Older persons in residential long-term care are often unable to fully enjoy their human rights
On 28th November the European Network of National Human Rights Institutions (ENNHRI) held the final conference of their project on the Human Rights of Older People in Long-term Care, in which AGE took part. This conference presented the findings of the project and gave further guidance for policy-makers, care providers and advocates for older persons about implementing a human rights-based approach to their work in long-term care.
The main aim of the ENNHRI project, which began in 2015, was to assess the enjoyment of human rights by older persons in long-term care (LTC) and provide guidance to improve their protection with a particular focus on residential care. One key issue which was highlighted by the project was that care workers, service providers and policymakers are not fully aware what their human rights obligations are nor how to put them in practice in all circumstances. The project involved the national human rights institutions of Belgium, Croatia, Germany, Hungary, Lithuania and Romania. They each monitored the situation of human rights in residential settings in their own countries and reviewed legislation and policies along with conducting interviews with government officials, care professionals and other stakeholders to see how residential long-term care services and national/regional policies functioned. The findings, presented in the final project report, showed several good practices but also some concerns, in particular with regard to the rights to privacy, autonomy, freedom of movement participation and access to justice.
Human rights concerns highlighted at the ENNHRI conference
At the conference a number of speakers from the involved countries presented their findings and method of research for the project.
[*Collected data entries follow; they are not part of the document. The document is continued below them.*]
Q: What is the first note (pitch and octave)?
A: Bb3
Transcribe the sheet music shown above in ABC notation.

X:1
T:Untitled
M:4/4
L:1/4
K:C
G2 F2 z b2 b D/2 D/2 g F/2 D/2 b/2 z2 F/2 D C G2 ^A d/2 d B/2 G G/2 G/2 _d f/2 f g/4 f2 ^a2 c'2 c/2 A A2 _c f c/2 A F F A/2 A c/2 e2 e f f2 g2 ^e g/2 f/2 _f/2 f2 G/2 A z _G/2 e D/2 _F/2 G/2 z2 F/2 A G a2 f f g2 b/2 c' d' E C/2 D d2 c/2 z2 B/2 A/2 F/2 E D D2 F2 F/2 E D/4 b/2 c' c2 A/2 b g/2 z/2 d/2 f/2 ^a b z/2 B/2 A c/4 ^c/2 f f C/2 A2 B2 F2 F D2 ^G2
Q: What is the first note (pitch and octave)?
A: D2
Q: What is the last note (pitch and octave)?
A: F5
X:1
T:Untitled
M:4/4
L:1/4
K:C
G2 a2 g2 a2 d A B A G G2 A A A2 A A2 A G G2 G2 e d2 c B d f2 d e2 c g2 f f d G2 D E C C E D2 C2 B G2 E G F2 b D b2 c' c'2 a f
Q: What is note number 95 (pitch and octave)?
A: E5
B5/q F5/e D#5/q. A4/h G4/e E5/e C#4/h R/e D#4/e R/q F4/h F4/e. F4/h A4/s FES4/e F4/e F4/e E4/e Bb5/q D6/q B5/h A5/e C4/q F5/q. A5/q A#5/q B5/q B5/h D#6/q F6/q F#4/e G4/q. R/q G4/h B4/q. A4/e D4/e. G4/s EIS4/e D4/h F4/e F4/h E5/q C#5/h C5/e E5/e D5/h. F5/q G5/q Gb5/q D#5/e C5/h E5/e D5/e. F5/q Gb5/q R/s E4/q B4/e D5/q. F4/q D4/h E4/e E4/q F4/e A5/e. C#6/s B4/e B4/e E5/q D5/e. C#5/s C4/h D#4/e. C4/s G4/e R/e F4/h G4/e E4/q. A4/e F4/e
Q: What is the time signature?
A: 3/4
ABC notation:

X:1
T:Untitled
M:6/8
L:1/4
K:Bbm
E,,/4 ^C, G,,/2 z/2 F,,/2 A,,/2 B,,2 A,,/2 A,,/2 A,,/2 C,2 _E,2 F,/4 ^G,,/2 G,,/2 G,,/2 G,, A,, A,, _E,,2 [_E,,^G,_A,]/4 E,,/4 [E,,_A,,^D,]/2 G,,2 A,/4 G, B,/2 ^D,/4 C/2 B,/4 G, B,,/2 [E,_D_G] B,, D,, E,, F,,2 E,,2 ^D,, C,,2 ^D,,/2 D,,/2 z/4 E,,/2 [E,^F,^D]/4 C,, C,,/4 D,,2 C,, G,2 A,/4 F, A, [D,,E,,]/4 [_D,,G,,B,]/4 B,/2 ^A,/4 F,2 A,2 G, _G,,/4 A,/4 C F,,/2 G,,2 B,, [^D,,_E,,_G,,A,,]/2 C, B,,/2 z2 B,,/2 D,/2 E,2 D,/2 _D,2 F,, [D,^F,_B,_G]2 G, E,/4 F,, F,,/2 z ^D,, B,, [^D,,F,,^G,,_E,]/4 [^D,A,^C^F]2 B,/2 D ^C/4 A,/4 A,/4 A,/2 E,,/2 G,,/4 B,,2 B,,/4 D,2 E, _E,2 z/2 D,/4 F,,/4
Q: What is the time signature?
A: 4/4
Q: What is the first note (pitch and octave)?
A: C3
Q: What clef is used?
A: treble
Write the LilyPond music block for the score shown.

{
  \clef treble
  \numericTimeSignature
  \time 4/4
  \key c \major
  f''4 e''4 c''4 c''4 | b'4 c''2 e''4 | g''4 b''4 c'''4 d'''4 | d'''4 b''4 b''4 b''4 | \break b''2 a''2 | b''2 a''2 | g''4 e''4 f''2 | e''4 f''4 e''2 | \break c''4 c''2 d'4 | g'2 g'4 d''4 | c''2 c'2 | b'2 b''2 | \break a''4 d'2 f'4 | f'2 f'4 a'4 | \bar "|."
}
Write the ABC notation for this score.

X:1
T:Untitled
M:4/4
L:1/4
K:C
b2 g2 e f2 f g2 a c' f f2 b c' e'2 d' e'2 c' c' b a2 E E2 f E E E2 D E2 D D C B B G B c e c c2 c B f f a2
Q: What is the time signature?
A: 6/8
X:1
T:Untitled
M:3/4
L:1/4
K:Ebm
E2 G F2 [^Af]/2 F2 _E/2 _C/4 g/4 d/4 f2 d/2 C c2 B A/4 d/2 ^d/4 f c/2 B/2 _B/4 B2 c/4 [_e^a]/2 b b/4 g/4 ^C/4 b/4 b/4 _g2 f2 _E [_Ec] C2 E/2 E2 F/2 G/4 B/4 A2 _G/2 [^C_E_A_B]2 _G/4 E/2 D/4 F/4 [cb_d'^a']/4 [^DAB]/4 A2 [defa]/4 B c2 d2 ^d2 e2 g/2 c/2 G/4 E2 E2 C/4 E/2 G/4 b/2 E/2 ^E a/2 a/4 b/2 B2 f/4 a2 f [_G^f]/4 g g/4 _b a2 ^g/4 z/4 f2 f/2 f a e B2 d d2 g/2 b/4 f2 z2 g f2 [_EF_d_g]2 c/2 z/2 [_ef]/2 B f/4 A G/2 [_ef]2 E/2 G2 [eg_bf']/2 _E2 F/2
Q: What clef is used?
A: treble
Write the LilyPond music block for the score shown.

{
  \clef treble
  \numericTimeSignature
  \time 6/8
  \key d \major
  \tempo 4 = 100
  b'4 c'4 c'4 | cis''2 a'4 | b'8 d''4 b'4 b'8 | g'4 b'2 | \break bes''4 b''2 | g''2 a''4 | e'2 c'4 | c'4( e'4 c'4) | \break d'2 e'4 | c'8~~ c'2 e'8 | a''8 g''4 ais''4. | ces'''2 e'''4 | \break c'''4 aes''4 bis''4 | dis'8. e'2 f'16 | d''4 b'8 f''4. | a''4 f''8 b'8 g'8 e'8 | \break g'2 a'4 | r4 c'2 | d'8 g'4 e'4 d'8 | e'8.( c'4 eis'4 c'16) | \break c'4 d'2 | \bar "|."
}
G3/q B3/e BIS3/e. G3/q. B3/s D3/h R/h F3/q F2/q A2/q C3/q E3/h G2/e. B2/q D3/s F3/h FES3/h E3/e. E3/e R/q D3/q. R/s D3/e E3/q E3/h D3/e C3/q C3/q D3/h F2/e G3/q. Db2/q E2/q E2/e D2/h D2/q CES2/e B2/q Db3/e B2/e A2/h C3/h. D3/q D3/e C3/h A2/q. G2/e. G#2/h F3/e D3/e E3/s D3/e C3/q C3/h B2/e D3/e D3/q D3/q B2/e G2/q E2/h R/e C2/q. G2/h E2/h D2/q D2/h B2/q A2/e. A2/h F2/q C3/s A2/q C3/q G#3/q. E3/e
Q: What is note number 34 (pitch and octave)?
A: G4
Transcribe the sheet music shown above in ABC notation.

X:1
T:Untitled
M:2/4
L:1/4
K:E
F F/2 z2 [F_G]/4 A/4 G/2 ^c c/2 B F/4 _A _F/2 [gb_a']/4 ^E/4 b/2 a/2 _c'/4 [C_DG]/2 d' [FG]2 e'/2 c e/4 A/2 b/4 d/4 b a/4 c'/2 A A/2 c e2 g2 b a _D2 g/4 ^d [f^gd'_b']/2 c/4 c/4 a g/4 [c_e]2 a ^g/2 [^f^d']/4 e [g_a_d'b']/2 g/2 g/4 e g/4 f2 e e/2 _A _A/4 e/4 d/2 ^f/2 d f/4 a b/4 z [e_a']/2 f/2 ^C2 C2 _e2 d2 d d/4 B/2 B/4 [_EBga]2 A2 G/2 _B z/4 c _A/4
Vytautas Valentinavicius from Lithuania and Timea Csikos from Hungary explained that a lack of knowledge of basic human rights and instruments such as the Convention on the Rights of Persons with Disabilities (CRPD) was one of the main reasons of human rights violations. In addition, the lack of professional workers, the difficult working conditions and the lack of adequate financial resources was seen by speakers as a reason why it is difficult to implement a human rights-based approach in practice, a conclusion that coincides with the findings of the project report.
Ana Carla Pereira, Head of Unit for Social Protection at the European Commission – co-funder of the project – explained EU action in long-term care, which includes working towards the enforcement of the right to long-term care as included in the European Pillar of Social Rights. The roundtable discussion highlighted the issues surrounding, the main legal challenges, the next steps which need to be taken and how can policymakers at the EU and national level support it in practice. Nena Georgantzi, AGE Human Rights Officer, called on adopting consistently a human rights-based approach as a way to detect ageist assumptions in policies and practice that hinder the enjoyment of rights by older persons in need of care and have a negative impact on the quality of the services.
The ENNHRI project produced a number of useful outcomes, including a toolkit aimed to help policymakers and care providers throughout Europe understand their human rights obligations to older persons seeking and currently in long-term care (LTC). The final project report presents ENNHRI’s findings and recommendations. These include:
- Implementing a human rights based approach (HRBA) in the area of LTC underpinned by five principles (known as PANEL principles): Participation, Accountability and transparency, Non-discrimination and equality, Empowerment of rights holders and Legality;
- Ensuring the participation of older persons into service planning at all levels – national and regional policies, in the care home and in their daily lives;
- Making complaint, legal assistance and support mechanisms available to older people to help tackling underreported abuses;
- Investing in LTC services, including in capacity building, particularly in regard to staff training;
- Improving systems of monitoring the situations of older persons in LTC;
- Providing training and awareness-raising on human rights for policymakers, care workers and managers ;
- Adopting a new UN Convention on the rights of older persons as a way to raise visibility and accountability of older persons’ human rights and to provide guidelines for care workers and policymakers who design and deliver LTC policies.
AGE has been involved in the project as member of the advisory group, and as such has been able to provide input for the final project report. We also co-organized with ENNHRI a joint event in June 2016 to mark the World Elder Abuse Awareness Day.
AGE welcomes the project findings, which will serve as a basis to advocate for a better protection of older people’s rights in Europe and beyond. Shedding a light to the structural barriers faced by older persons in residential care we are able to work towards building human rights compliant long-term care policies and services.